_EXERCISE PASSAGE_
• • •
AMSTERDAM: The International Criminal Court’s prosecutor’s office called on Friday for an end to what it called intimidation of its staff, saying such threats could constitute an offense against the world’s permanent war crimes court.
In the statement posted on social media platform X, the ICC prosecutor’s office said all attempts to impede, intimidate or improperly influence its officials must cease immediately. It added that the Rome Statute, which outlines the ICC’s structure and areas of jurisdiction, prohibits these actions.
The statement, which named no specific cases, followed Israeli and American criticism of the ICC’s investigation into alleged war crimes committed during the Israel-Hamas conflict in the Gaza Strip, a Palestinian enclave.
Neither Israel nor its main ally the US are members of the court, and do not recognize its jurisdiction over the Palestinian territories. The court can prosecute individuals for alleged war crimes, crimes against humanity and genocide.
Last week Israel voiced concern that the ICC could be preparing to issue arrest warrants for government officials on charges related to the conduct of its war against Hamas in Gaza.
• • •
_RECORDS_
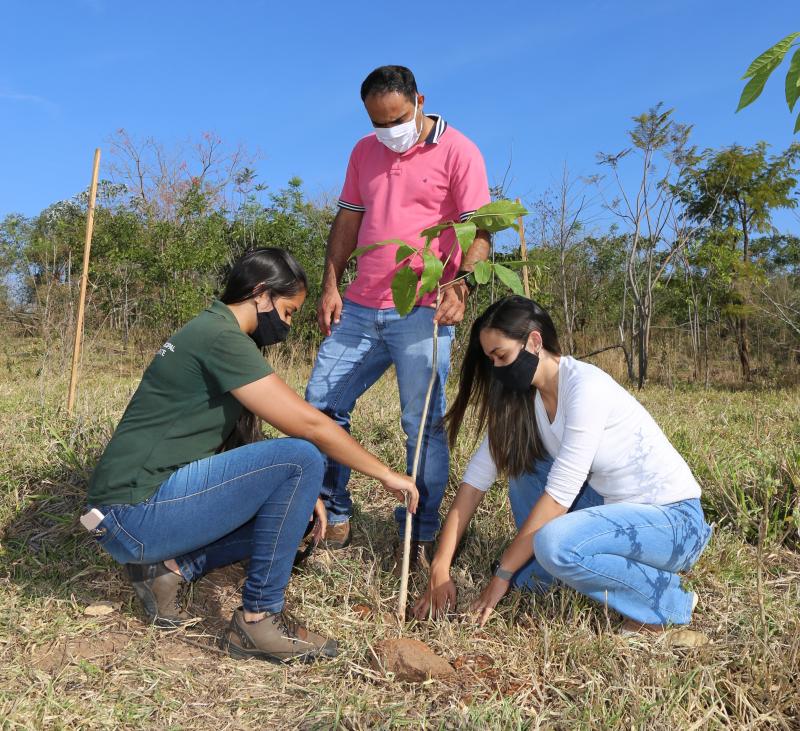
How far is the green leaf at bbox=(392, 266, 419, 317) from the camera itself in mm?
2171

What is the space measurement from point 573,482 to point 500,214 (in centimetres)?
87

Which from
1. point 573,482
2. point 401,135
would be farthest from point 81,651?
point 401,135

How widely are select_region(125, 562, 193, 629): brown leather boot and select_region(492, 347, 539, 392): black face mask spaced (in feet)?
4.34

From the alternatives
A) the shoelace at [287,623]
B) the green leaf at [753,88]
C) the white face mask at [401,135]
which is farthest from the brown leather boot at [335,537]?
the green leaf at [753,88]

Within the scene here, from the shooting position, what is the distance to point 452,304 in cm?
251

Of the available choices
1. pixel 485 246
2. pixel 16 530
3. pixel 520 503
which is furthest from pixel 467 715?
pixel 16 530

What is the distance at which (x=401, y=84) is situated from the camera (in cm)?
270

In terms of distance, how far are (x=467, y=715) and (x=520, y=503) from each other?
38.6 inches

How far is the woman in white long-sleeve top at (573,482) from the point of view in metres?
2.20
• • •
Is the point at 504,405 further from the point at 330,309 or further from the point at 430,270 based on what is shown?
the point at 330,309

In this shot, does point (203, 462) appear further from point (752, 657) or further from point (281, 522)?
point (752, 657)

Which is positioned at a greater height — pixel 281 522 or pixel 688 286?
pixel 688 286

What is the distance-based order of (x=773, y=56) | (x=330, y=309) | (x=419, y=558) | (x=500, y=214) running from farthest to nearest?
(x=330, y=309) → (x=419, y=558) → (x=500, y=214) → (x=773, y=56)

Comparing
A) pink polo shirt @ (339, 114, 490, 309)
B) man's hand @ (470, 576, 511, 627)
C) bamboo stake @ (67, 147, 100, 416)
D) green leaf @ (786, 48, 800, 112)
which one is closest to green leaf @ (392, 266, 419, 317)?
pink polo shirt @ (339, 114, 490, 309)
• • •
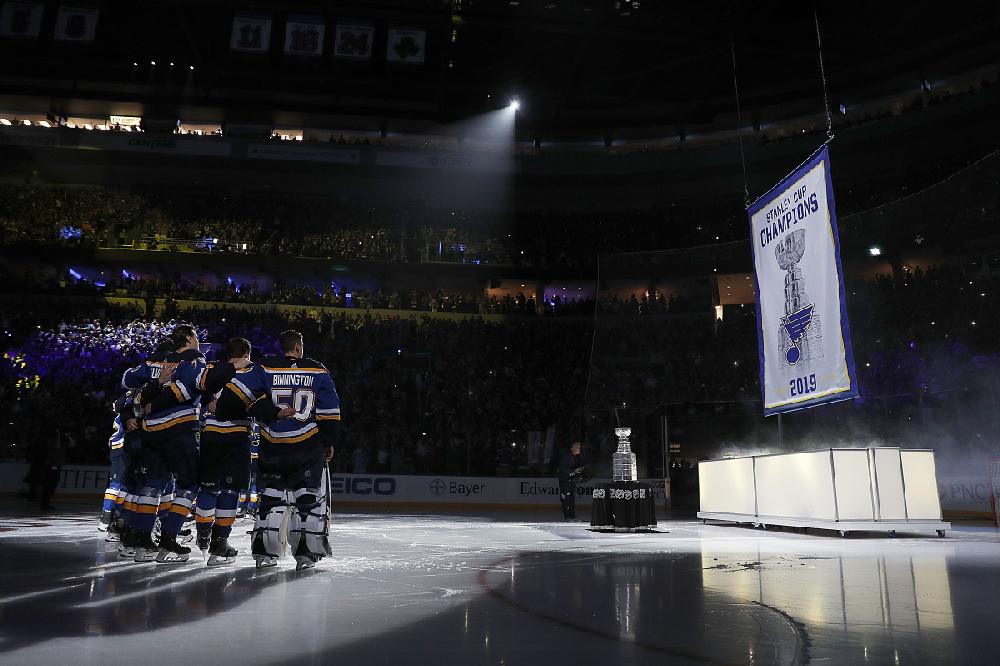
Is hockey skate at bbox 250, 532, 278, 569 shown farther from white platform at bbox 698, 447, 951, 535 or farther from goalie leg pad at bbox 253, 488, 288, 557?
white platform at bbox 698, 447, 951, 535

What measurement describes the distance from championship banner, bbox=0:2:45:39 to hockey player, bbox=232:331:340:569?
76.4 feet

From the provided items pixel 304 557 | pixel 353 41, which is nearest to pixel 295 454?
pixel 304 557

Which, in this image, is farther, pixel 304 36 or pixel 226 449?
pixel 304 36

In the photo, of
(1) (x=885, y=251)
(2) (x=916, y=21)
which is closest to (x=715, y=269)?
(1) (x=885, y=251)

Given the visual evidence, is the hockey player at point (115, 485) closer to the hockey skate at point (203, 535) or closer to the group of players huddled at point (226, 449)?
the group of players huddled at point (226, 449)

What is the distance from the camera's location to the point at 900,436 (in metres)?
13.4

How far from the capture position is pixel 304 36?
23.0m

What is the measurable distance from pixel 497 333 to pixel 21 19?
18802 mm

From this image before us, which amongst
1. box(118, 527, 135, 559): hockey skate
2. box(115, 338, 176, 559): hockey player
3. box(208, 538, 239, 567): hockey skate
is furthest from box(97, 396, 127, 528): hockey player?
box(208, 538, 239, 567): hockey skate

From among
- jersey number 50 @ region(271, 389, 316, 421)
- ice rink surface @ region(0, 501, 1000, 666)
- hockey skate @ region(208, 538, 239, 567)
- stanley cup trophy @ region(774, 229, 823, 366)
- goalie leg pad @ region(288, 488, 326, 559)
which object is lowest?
• • •
_TASKS FOR THIS EXERCISE_
• A. In the passage on the ICC prosecutor's statement, on which social media platform did the prosecutor's office post its statement?
• B. Extend the passage on the ICC prosecutor's statement from the point where it stops.
You will not need the items.

_ANSWERS TO EACH TASK_
• A. X

• B.
Foreign Minister Israel Katz said Israel expected the ICC to “refrain from issuing arrest warrants against senior Israeli political and security officials,” adding: “We will not bow our heads or be deterred and will continue to fight.”
On Friday, Israeli Prime Minister Benjamin Netanyahu said any ICC decisions would not affect Israel’s actions but would set a dangerous precedent.
In October, ICC Chief Prosecutor Karim Khan said it had jurisdiction over any potential war crimes committed by Hamas fighters in Israel and by Israeli forces in Gaza, which has been ruled by Hamas since 2007.
A White House spokesperson said on Monday the ICC had no jurisdiction “in this situation, and we do not support its investigation.”